Your goal: From the first line to the last, please print the entries exactly, omitting pictures.

Input:
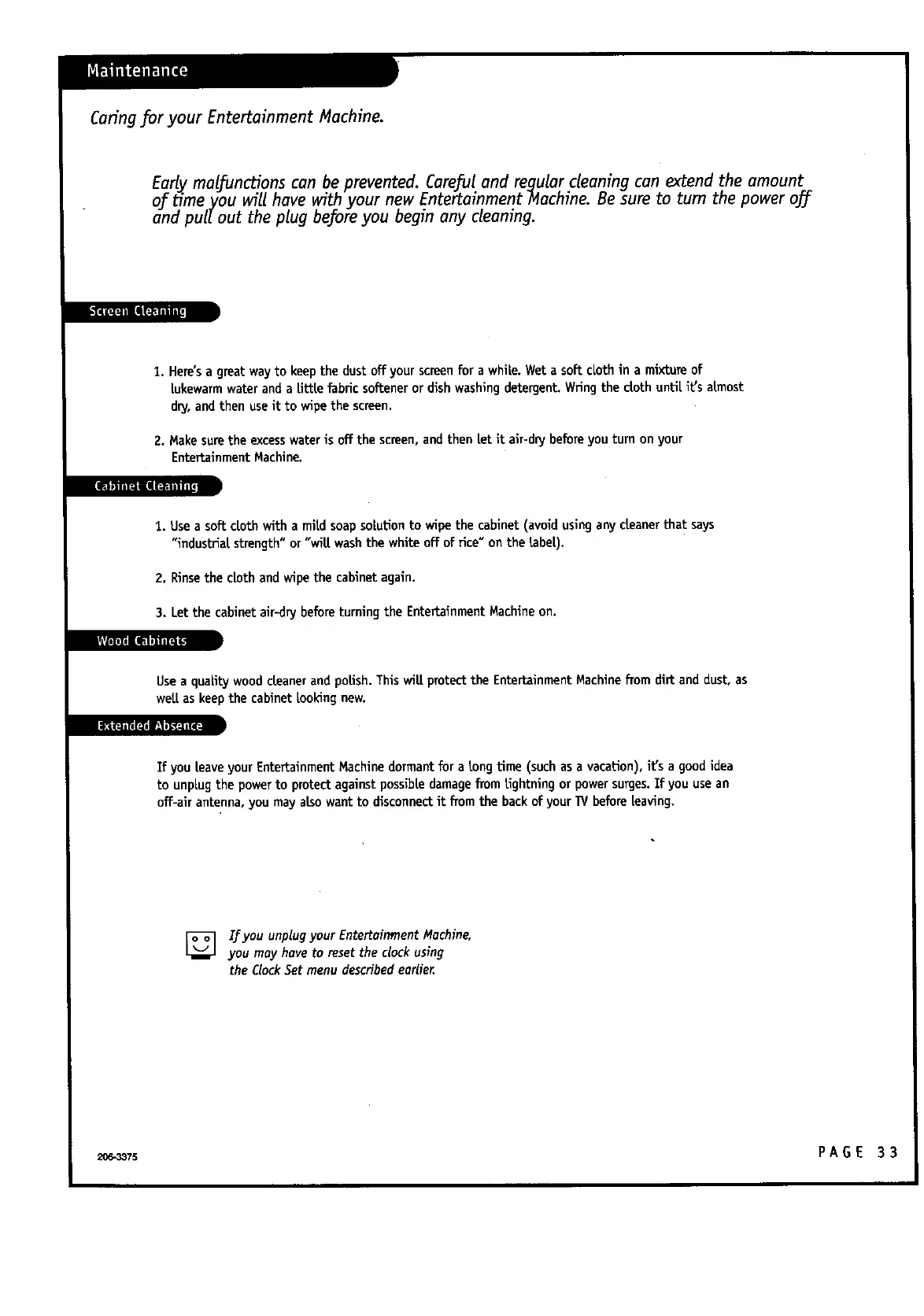 Maintenance

Caring for your Entertainment Machine.

Early malfunctions can be prevented. Careful and regular cleaning can extend the amount of time you will have with your new Entertainment Machine. Be sure to turn the power off and pull out the plug before you begin any cleaning.

Screen Cleaning

1. Here's a great way to keep the dust off your screen for a while. Wet a soft cloth in a mixture of lukewarm water and a little fabric softener or dish washing detergent. Wring the cloth until it's almost dry, and then use it to wipe the screen.

2. Make sure the excess water is off the screen, and then let it air-dry before you turn on your Entertainment Machine.

Cabinet Cleaning

1. Use a soft cloth with a mild soap solution to wipe the cabinet (avoid using any cleaner that says "industrial strength" or "will wash the white off of rice" on the label).

2. Rinse the cloth and wipe the cabinet again.

3. Let the cabinet air-dry before turning the Entertainment Machine on.

Wood Cabinets

Use a quality wood cleaner and polish. This will protect the Entertainment Machine from dirt and dust, as well as keep the cabinet looking new.

Extended Absence

If you leave your Entertainment Machine dormant for a long time (such as a vacation), it's a good idea to unplug the power to protect against possible damage from lightning or power surges. If you use an off-air antenna, you may also want to disconnect it from the back of your TV before leaving.

If you unplug your Entertainment Machine, you may have to reset the clock using the Clock Set menu described earlier.

206-3375

PAGE 33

Expected answer:
 Maintenance

Caring for your Entertainment Machine.

Early malfunctions can be prevented. Careful and regular cleaning can extend the amount of time you will have with your new Entertainment Machine. Be sure to turn the power off and pull out the plug before you begin any cleaning.

Screen Cleaning

1. Here's a great way to keep the dust off your screen for a while. Wet a soft cloth in a mixture of lukewarm water and a little fabric softener or dish washing detergent. Wring the cloth until it's almost dry, and then use it to wipe the screen.

2. Make sure the excess water is off the screen, and then let it air-dry before you turn on your Entertainment Machine.

Cabinet Cleaning

1. Use a soft cloth with a mild soap solution to wipe the cabinet (avoid using any cleaner that says "industrial strength" or "will wash the white off of rice" on the label).

2. Rinse the cloth and wipe the cabinet again.

3. Let the cabinet air-dry before turning the Entertainment Machine on.

Wood Cabinets

Use a quality wood cleaner and polish. This will protect the Entertainment Machine from dirt and dust, as well as keep the cabinet looking new.

Extended Absence

If you leave your Entertainment Machine dormant for a long time (such as a vacation), it's a good idea to unplug the power to protect against possible damage from lightning or power surges. If you use an off-air antenna, you may also want to disconnect it from the back of your TV before leaving.

If you unplug your Entertainment Machine, you may have to reset the clock using the Clock Set menu described earlier.

206-3375

PAGE 33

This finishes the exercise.